Economics of Immigration
Immigration. It’s in the papers almost every day. With the number of immigrants coming from Northern-Africa and the Middle East, the European Union is facing its greatest humanitarian challenge since the second World War. The average sentiment of immigration is negative, it’s believed to cost people (low-skilled) jobs and puts a tremendous pressure on the government budgets. However, recently, the German Institute of Science approximated the contribution of (refugee) immigration on the German GDP as over 1% 1. The little over a million refugees that have entered Germany in the period of 2015-2016 would give the German economy an impulse of €95 billion up until 2020. As Angela Merkel has said, ‘Deutschland schafft das’. However, while it makes economic sense that a country’s GDP benefits from an increase in its labour force, there are still negative effects for German inhabitants. Several positions are taken when reviewing literature on the economics of immigration. In general, it is seen that immigration is good for economic growth. However, does this hold for refugee immigration as well?

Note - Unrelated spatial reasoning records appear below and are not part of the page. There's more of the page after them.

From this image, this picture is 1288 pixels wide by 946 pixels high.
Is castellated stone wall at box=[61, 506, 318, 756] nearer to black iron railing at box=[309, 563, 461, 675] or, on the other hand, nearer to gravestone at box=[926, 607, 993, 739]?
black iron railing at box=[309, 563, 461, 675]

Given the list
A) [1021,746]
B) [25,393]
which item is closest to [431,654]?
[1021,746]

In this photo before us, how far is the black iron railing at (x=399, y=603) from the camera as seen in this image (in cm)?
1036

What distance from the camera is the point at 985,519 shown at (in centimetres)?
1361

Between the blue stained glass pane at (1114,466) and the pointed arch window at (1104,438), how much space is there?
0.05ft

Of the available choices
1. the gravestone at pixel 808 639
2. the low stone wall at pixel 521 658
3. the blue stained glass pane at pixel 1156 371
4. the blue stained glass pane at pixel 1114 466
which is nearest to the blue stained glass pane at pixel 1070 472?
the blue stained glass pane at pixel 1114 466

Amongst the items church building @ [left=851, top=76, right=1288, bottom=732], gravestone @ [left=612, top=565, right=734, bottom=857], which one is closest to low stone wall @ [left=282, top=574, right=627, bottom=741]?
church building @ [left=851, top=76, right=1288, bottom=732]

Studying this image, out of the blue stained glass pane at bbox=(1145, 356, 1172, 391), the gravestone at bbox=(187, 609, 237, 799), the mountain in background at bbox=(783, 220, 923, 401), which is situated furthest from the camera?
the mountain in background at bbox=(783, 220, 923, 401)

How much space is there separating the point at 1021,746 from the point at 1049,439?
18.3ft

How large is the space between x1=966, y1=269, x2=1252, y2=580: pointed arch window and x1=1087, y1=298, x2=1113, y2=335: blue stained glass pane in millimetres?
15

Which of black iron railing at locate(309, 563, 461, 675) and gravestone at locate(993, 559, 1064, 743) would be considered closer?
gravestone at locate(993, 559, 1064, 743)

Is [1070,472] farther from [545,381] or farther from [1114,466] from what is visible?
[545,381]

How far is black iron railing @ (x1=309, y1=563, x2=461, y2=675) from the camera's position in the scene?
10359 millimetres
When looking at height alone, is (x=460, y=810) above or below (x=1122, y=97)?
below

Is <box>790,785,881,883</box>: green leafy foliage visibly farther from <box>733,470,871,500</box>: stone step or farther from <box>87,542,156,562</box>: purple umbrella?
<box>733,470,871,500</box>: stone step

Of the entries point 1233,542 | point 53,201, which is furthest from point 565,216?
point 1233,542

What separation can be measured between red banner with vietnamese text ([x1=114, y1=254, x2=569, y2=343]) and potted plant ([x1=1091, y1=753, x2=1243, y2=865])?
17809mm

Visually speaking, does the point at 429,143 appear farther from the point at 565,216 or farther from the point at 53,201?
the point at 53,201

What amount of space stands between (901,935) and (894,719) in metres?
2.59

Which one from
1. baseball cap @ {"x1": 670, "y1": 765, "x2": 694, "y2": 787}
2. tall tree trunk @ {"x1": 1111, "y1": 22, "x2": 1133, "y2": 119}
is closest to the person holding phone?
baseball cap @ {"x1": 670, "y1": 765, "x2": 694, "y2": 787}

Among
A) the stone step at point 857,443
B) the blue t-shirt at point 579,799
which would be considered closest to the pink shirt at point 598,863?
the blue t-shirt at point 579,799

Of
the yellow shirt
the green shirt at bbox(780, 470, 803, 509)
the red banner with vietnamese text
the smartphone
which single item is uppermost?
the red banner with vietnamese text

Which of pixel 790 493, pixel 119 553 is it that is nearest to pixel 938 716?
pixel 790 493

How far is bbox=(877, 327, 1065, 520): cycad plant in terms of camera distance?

European Union is facing its greatest humanitarian challenge since the second World War
First it must be noted that Europe has, as we all know, an ageing population. Immigration is therefore a potential solution to the problems that lie ahead. While this increasing population puts a drain on public services, this is (generally) more than compensated by increased tax revenues. Furthermore, immigrants bring different sets of skills to the labour market and can compete with particular labour markets. Evidence from the past (Denmark and the influx of Eastern-Europeans into the UK) has shown that it actually increases the incentive for natives to acquire certain skills, while it does not put a high pressure on the natives’ wages. It is even said that due to this competition, displaces natives switch to jobs that involve less manual labour. In essence, for the vast majority of the natives, the influx of immigration results in higher wages 2.
Evidence from the past has shown that it actually increases the incentive for natives to acquire certain skills, while it does not put a high pressure on the natives’ wages.
However, this is all dependent on a large if. The integration of the refugees plays a crucial part in determining the net benefit to the country. Due to racial prejudices, among others, the refugees that have entered Europe in the past 10 years are more than 17 percentage points more likely to rely on social benefits as their main source of income. This suggests that it might take a while before refugees actually pay more tax than they receive in state support. Some studies go as far that it takes as long as 15 years before the net contribution becomes positive. The social integration also comes in for remittances, since migrants are often to be said a drain to the economy because a large part of their income back to their families in their country of origin.
This suggests that it might take a while before refugees actually pay more tax than they receive in state support.
Concluding, it is difficult to draw conclusions on the (net) economic benefits for EU natives. While most literature suggest that the contribution to GDP will be positive, and that the natives’ effect are non-negative (it might even be positive!) it really all depends on the level of integration.